There were 3 BRCA1/2 pathway gene sets indentified, and among the 6 DNA damage repair gene sets, 3 were related to telomere maintenance. Since BRCA pathway deregulation and telomere dysfunction are both associated with amplifications and deletions in cancer cells [28, 29], we wished to determine whether BAP1 depletion might result in such large-scale chromosomal gains and losses in uveal melanoma cells. However, Affymetrix 6.0 SNP arrays showed no differences in chromosome number between BAP1-deficient versus control cells for any of the three uveal melanoma cell lines after 4 weeks of BAP1 depletion. (Additional file 8).

Prompted by these transcriptomic findings, we wished to explore further the possibility that BAP1 inhibits metastasis of uveal melanoma cells by maintaining their differentiated state and impeding their reversion to a stem-like state. Consistent with this hypothesis, depletion of BAP1 caused a down-regulation of canonical genes of the melanocyte differentiation program (MITF, TRPM1, TYR and DCT) (Figure 6a). Similar changes were seen in cultures of primary uveal melanocyte samples from three independent patients stably expressing shRNA against BAP1 or control shRNA against GFP and also in two short-term cultures from fresh primary class 1 tumors (Figure 6a and data not shown).

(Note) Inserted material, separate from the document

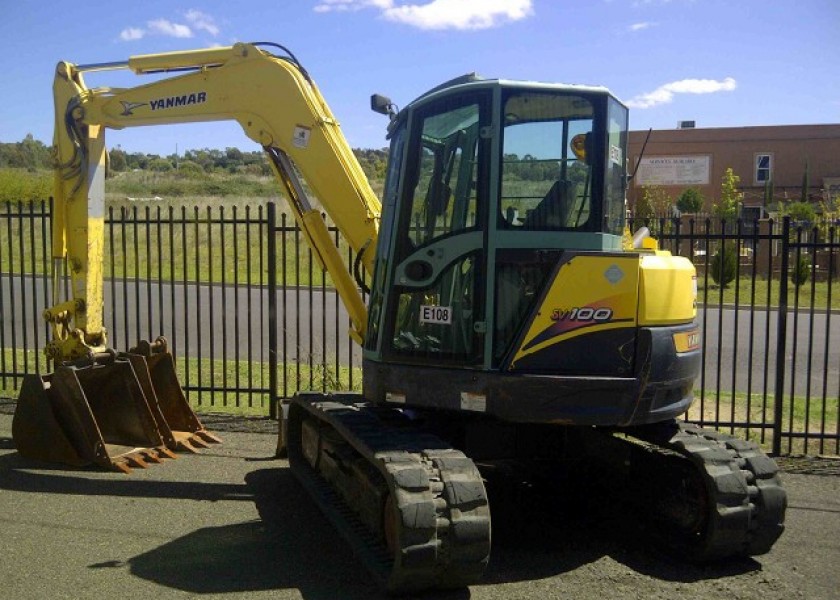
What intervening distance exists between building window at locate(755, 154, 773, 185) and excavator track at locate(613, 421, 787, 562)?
1549 inches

Further, stable depletion of BAP1 in cultured primary uveal melanocytes resulted in cells with fewer dendritic aborizations and less differentiated spindle morphology, both of which suggest melanocyte dedifferentiation (Figure 6b-c). In addition, we saw consistent up-regulation of the stem cell factor NANOG in BAP1-depleted uveal melanoma cells (Figure 6d). OCT4 expression did not change with BAP1 depletion, but this stem cell factor is tightly maintained within a restricted range to avoid differentiation [30].

To assess the capacity for self-replication, which is a measure of “stemness”, BAP1-deficient and control cells were flow sorted, single cells were seeded into separate wells of low-attachment 96-well plates in serum-free stem cell media, and the presence or absence of colonies from each well was assessed at 5 days. The BAP1-deficient cells exhibited a 50% increased capacity for self-replication compared to control cells (Figure 6e). Further, whereas we showed earlier that BAP1-deficient cells produced colonies in soft agar less efficiently than control cells using our usual serum-containing culture media (Figure 3c), the BAP1-deficient cells grew more efficiently than control cells in the limiting stem cell conditions of serum-free media and low attachment plates (Figure 6f and Additional file 9).

As we showed previously, HDAC inhibition reverts primary class 2 uveal melanoma cells to a differentiated, less aggressive class 1 phenotype [16]. Consistent with those results, treatment of BAP1-deficient uveal melanoma cells with an HDAC inhibitor restored the expression of the melanocyte differentiation markers, which were down-regulated by BAP1 depletion, in a dose-dependent manner (Figure 6g).

A major binding partner of BAP1 protein is the transcriptional co-regulator HCF-1, which was recently shown to play a key role in stem cell maintenance, in part through regulation of RNA splicing [31]. As this interaction has not been addressed within the melanocytic lineage, we examined the interaction between endogenous BAP1 and HCF-1 in BAP1-wildtype uveal melanoma cells. Indeed, HCF-1 and BAP1 were found to co-precipitate using antibodies against either protein for immunoprecitapation, and approximately 75% of total cellular BAP1 was in a complex with HCF-1 (Figure 7).